:: WRITTEN TASK 1 ::
According to the passage on the European economic crisis, where did most European banks have their capital invested in 2008?
:: WRITTEN TASK 2 ::
The passage on the European economic crisis names several channels through which an American crisis was expected to affect Europe. List every one of them.

:: PAGE TEXT ::
·····

When the American economy was in deep trouble in 2008, Europe believed itself to be partially safe from the storm. Most European banks had their capital invested in the European economy, rather than in the US (a fact that has come back to bite us more recently). The sense of security was based on the belief that the impact of an American crisis on the European continent would be mostly indirect, through a decrease in exports or, at most, through a decline of investor confidence and foreign investment. After the American bailout package and the initial recovery of the US economy, the mood was cautiously optimistic. Many believed that the bad times were over, thanks to the intelligence and decisiveness of the Obama administration and the sacrifices of the American people.
Today, it is clear that the crisis has not ended, and that it isn’t contained to the US. What before the crisis were judged to be small breaks in the walls of the European economy suddenly became widening cracks: The crisis spread from the small banks of Europe’s periphery and now affects almost all European banks and nations, with several countries struggling to prevent a default on their national debt. Today, it doesn’t even take poor policy to prolong and deepen the crisis. Mere indecisiveness (as it is currently practiced in Europe) is sufficient to prevent further European integration.

·····

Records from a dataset
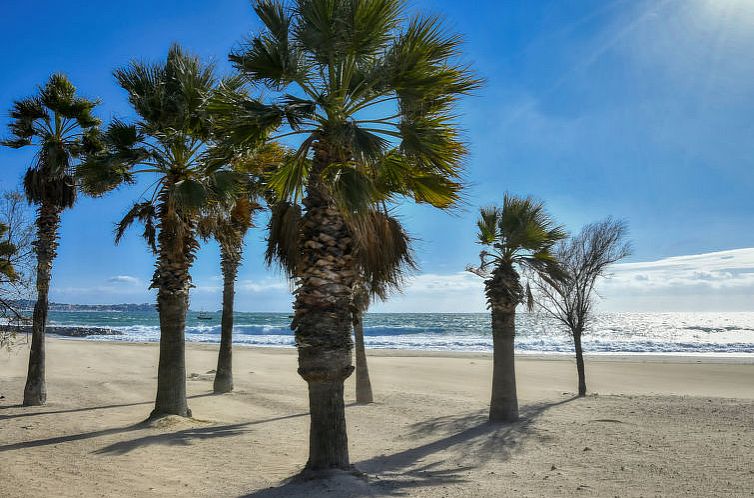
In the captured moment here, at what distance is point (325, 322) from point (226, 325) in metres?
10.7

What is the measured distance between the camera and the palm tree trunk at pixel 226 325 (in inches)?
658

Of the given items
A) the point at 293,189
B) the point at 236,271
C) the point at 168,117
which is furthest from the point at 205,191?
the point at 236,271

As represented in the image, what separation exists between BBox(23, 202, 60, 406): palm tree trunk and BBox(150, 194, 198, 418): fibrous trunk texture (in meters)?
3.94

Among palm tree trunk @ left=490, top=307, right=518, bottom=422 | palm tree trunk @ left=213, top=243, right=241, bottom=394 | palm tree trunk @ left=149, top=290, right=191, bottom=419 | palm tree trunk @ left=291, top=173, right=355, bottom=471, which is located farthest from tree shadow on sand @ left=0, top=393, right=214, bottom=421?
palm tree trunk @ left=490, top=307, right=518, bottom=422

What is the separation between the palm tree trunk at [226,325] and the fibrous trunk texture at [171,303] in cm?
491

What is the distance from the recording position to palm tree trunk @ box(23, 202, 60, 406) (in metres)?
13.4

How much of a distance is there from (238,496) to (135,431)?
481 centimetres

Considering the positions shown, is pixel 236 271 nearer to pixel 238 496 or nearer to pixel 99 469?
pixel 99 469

·····

:: PROBLEM SOLUTION 1 ::
Most European banks had their capital invested in the European economy rather than in the US.

:: PROBLEM SOLUTION 2 ::
- A decrease in exports
- A decline of investor confidence
- A decline of foreign investment